But if we use empty = [+oo,-oo], how does that come out
for Ulrich's comparisons?
a equals b <==> a1 = b1 && a2 = b2
a subset b <==> b1 <= a1 && a2 <= b2
a lessEqual b <==> a1 <= b1 && a2 <= b2
a precedeTouch b <==> a2 <= b1
a interior b <==> b1 < a1 && a2 < b2
a strictLess b <==> a1 < b1 && a2 < b2
a preceed b <==> a2 < b1
Let's let any = [b1,b2] be some otherwise non-empty
interval.
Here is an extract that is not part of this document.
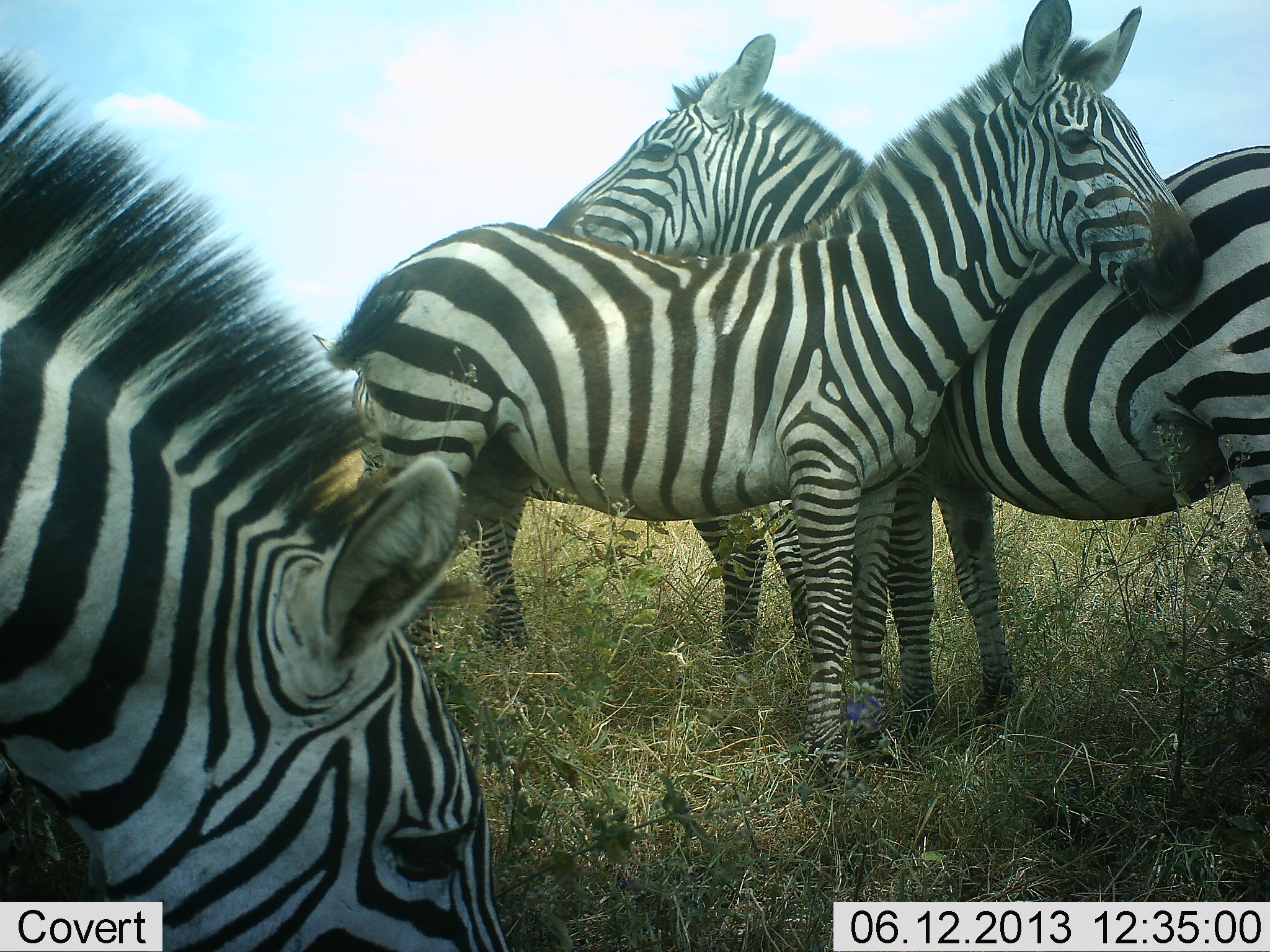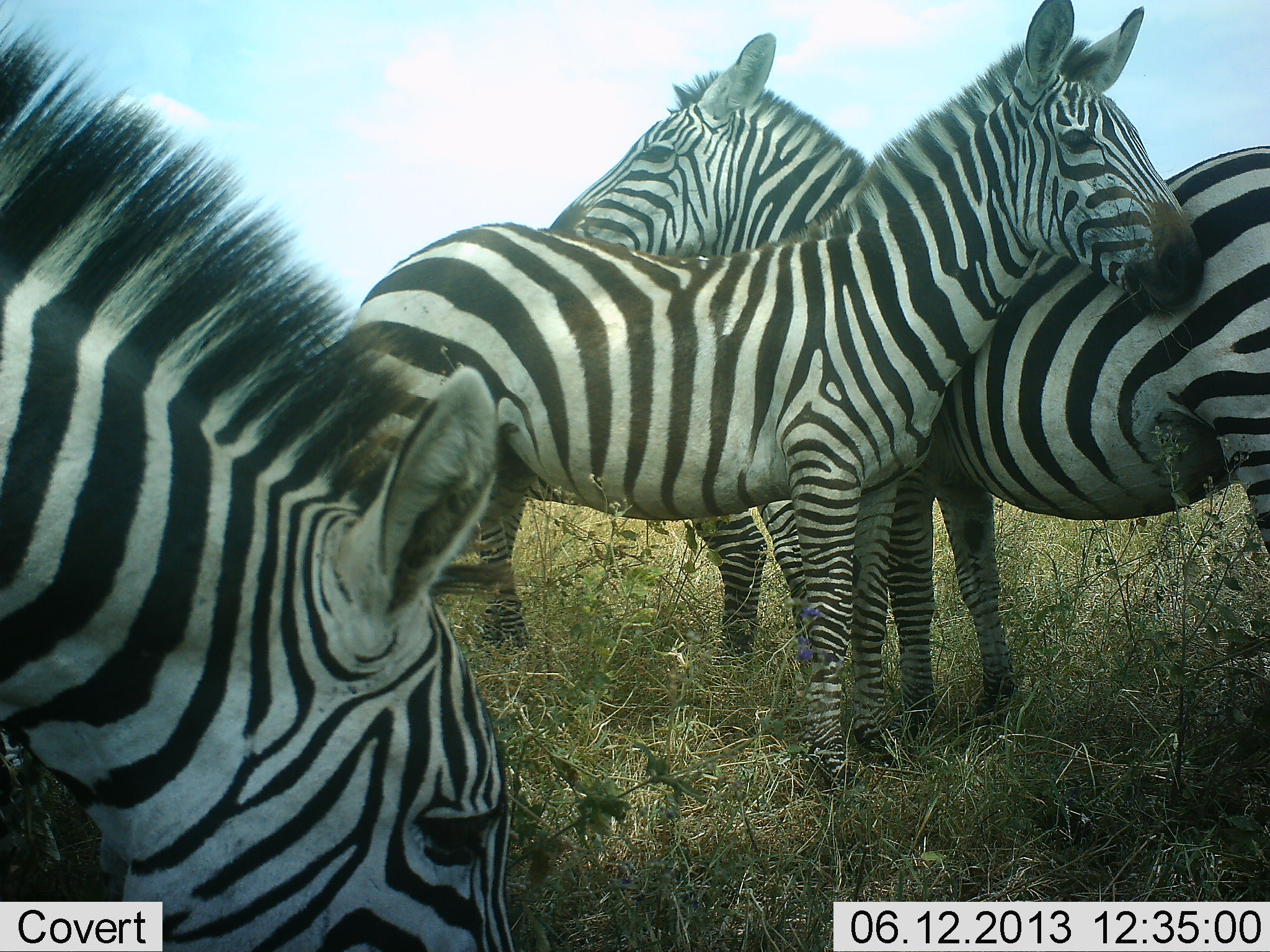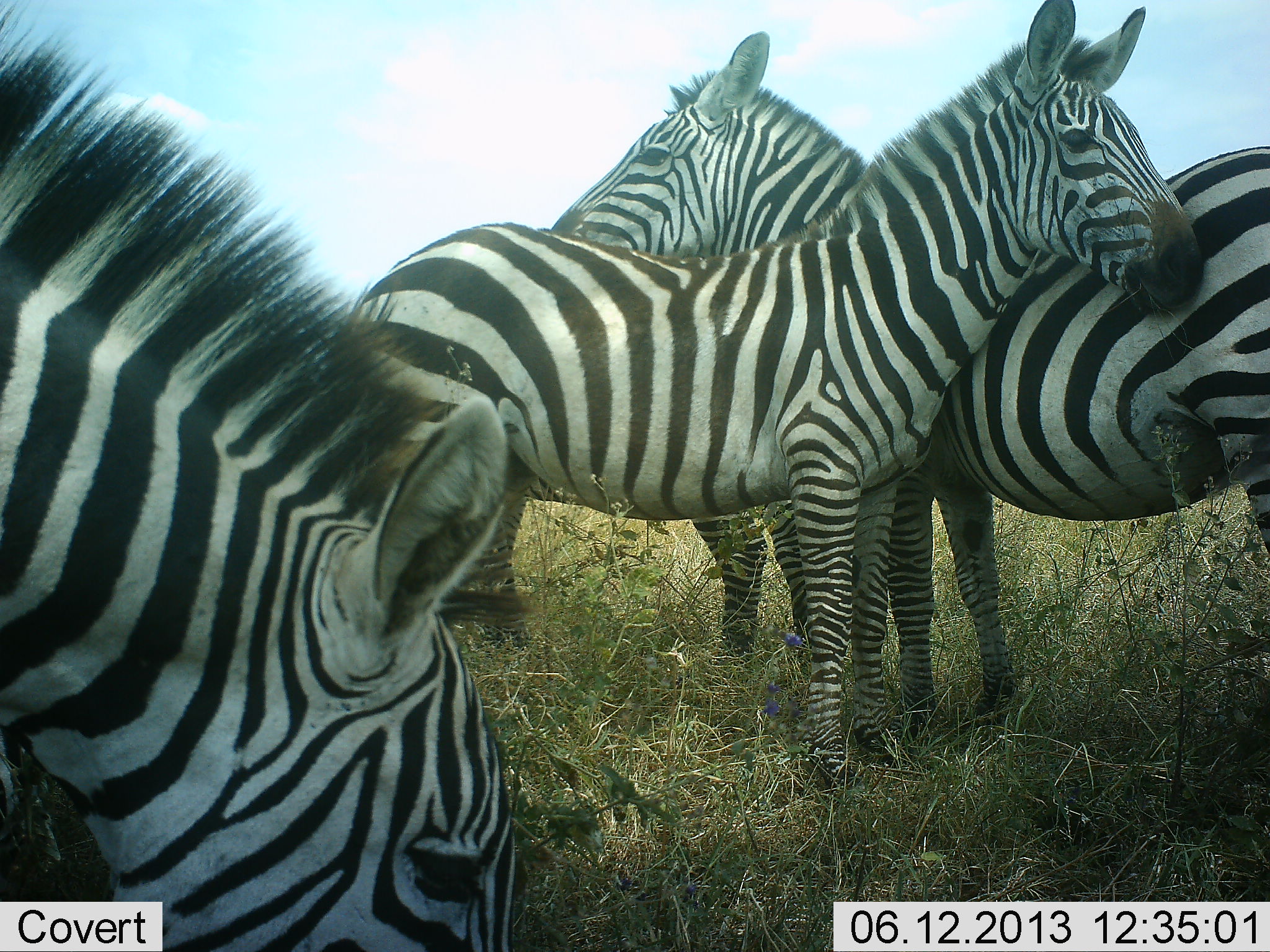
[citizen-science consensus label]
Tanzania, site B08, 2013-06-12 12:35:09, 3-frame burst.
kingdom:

I believe we have that
empty equals any = False
empty subset any = True
empty lessEqual any = False (1)
empty precedeTouch any = True (2)
empty interior any = True
empty strictLess any = False
empty preceed any = True (3)
as well as
any equals empty = False
any subset empty = False
any lessEqual empty = False (1)
any precedeTouch empty = True (2)
any interior empty = False
any strictLess empty = False
any preceed empty = True (3)
and, for completeness sake
empty equals empty = True
empty subset empty = True
empty lessEqual empty = True (4)
empty precedeTouch empty = True (2)
empty interior empty = False (*)
empty strictLess empty = False (*)
empty preceed empty = True (4)
Which are all correct with the following qualifications
(1) (a lessEqual b) tests for mere overlap in one direction
or the other. Therefore, it is acceptable to the programmer
that this be true if SOME a is less than or equal to SOME b.
This has the flavor of an existential quantification & if
this test is written in this way, empty tests correct.
(2) Similarly, (a precedeTouch b) test to make sure that NO
element of a exceeds ANY element of b. If it is written
with universal quantification (essentially not (any a >
any b)) then empty tests correct.
(3) This one is True except for (empty preceed [-oo,x]) or
([x,+oo] preceed empty) in which case it tests False. This
may have to be special cased.
(4) My interpretation is that these two are False with the
quantification I suggest. So they may have to be special
cased as well.